====== Passage for review ======

Exploring Audiovisual Corpora in the Humanities: Methods, Infrastructure, and Software

Lauren Tilton; Taylor Arnold Arnold; Giles Bergel; Jasmijn Van Gorp; Julia Noordegraaf; Liliana Melgar; Mark Williams; John Bell; Roeland Ordelman; Thomas Poell

Authorship

1. Lauren Tilton

University of Richmond
2. Taylor Arnold Arnold

University of Richmond
3. Giles Bergel

Oxford University - University of the West of England
4. Jasmijn Van Gorp

Utrecht University
5. Julia Noordegraaf

University of Amsterdam
6. Liliana Melgar

University of Amsterdam
7. Mark Williams

Dartmouth College
8. John Bell

Dartmouth College
9. Roeland Ordelman

Netherlands Institute for Sound and Vision
10. Thomas Poell

University of Amsterdam

Work text

This plain text was ingested for the purpose of full-text search, not to preserve original formatting or readability. For the most complete copy, refer to the original conference program.

Image analysis is increasingly central to the field. DH scholars are a critical part of interdisciplinary teams developing infrastructure for analyzing audio-visual (AV) culture at large scale. The first paper titled "Computer Vision Software for AV Search and Discovery" describes novel approaches to increasing discovery of AV content in cultural heritage institutions by focusing on four search modalities (instance; category; identity via facial recognition; and text); how computer vision can complement and augment traditional metadata-based content management; and, use a new multimodal approach to search in which correspondences between the audio and visual content of videos are learnt from unlabelled data. “Analyzing Moving Images at Scale with the Distant Viewing Toolkit (DVT)” then turns to how digital humanists can use DVT and why we should be involved in creating image analysis infrastructure. The paper will begin with an overview of DVT, a software library that summarizes media objects through the automated detection of stylistic and content-driven metadata. The paper will then turn to how and why humanities scholars need to be a part of questioning and then retraining algorithms that address our scholarly concerns and commitments.

====== Data section ======

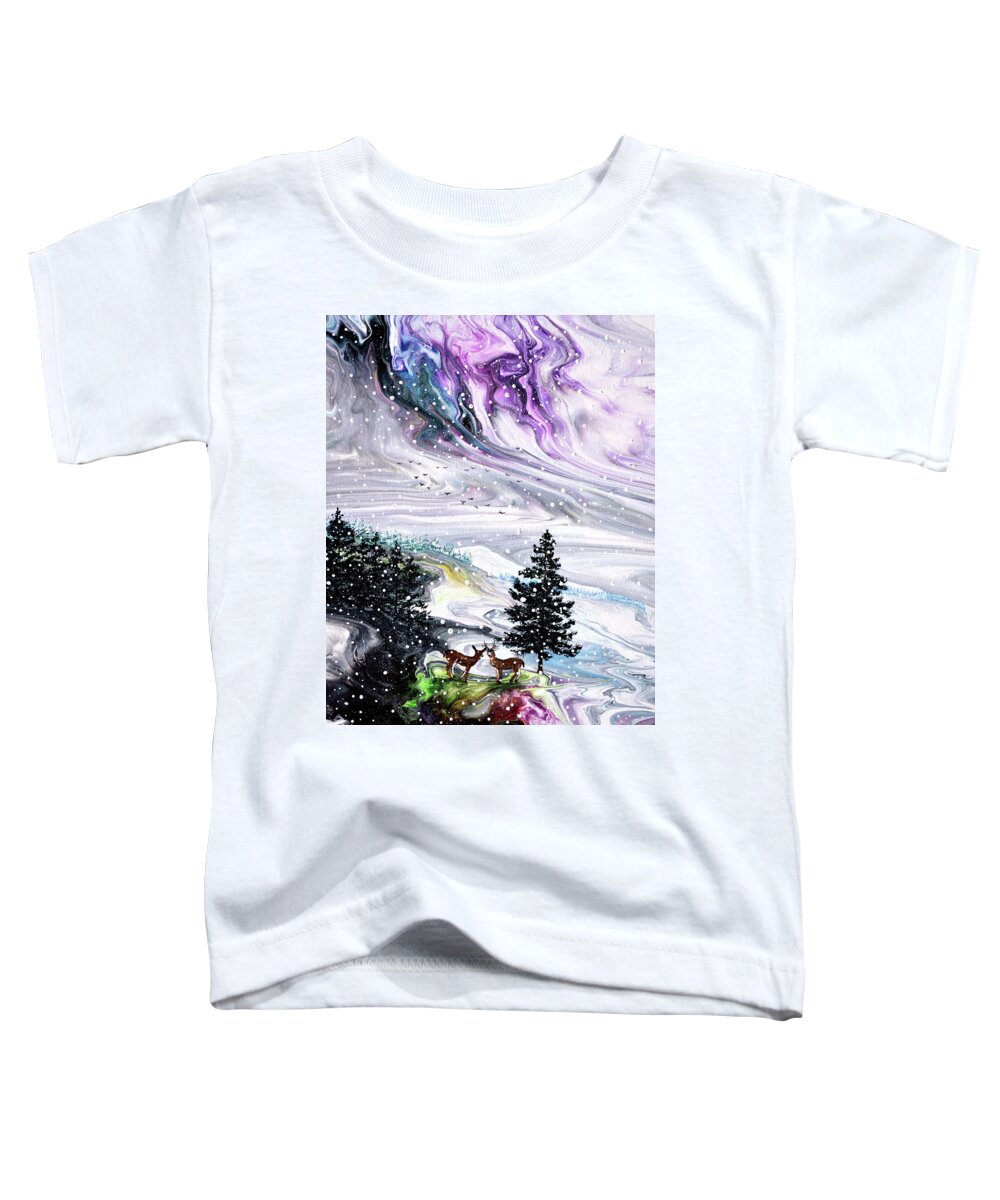 Pine Tree Toddler T-Shirt featuring the painting Falling Snow on the Mountains by Laura Iverson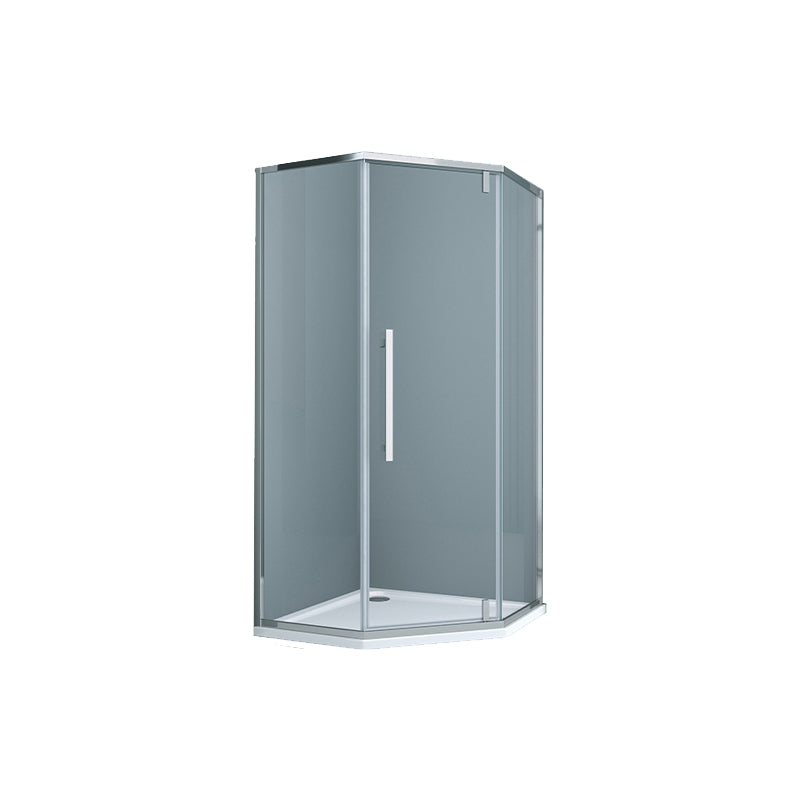 304 Stainless Steel Frame Shower Enclosure Neo-Angle Tempered Glass Shower Stall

======

● Problem 1:
Answer these questions about the abstract on audiovisual corpora, one line each:
(a) Which institution is listed for Roeland Ordelman?
(b) How many search modalities does the first paper focus on?
(c) Through what does DVT summarize media objects?
● Problem 2: Write the next part of the abstract on audiovisual corpora, picking up after its final sentence.

● Exercise output 1:
(a) Netherlands Institute for Sound and Vision
(b) Four
(c) The automated detection of stylistic and content-driven metadata

● Exercise output 2:
Training computer vision algorithms on historic images requires new training sets and metadata. The third paper, “ The Media Ecology Project’s Semantic Annotation Tool (SAT): Collaborative Synergies to Train Computer Vision Analysis” will discuss SAT, which enhances the precision of existing annotation methodologies by adding geometric targets within the frame, and also provides the infrastructure to instantiate an iterative process of computer vision algorithm refinement. The paper will detail an innovative multi-partner project to collate, annotate, and mobilize for algorithmic research significant curated metadata related to WWI footage at the U.S. National Archives.
"From 'user' to 'co-developer': Strategies for a User-centered Approach to Building Media Analysis Infrastructure" will then discuss re-centering users in the development and implementation of infrastructure. The research communities expected to use these platforms must be collaborators from the beginning so that their needs are incorporated, else broad and generalized infrastructure will serve few needs well. They ground their argument in a case study, which discusses a year-long pilot program to engage scholars in the development of Media Suite; a media studies toolkit for audiovisual research that is a part of the Dutch national research infrastructure CLARIAH.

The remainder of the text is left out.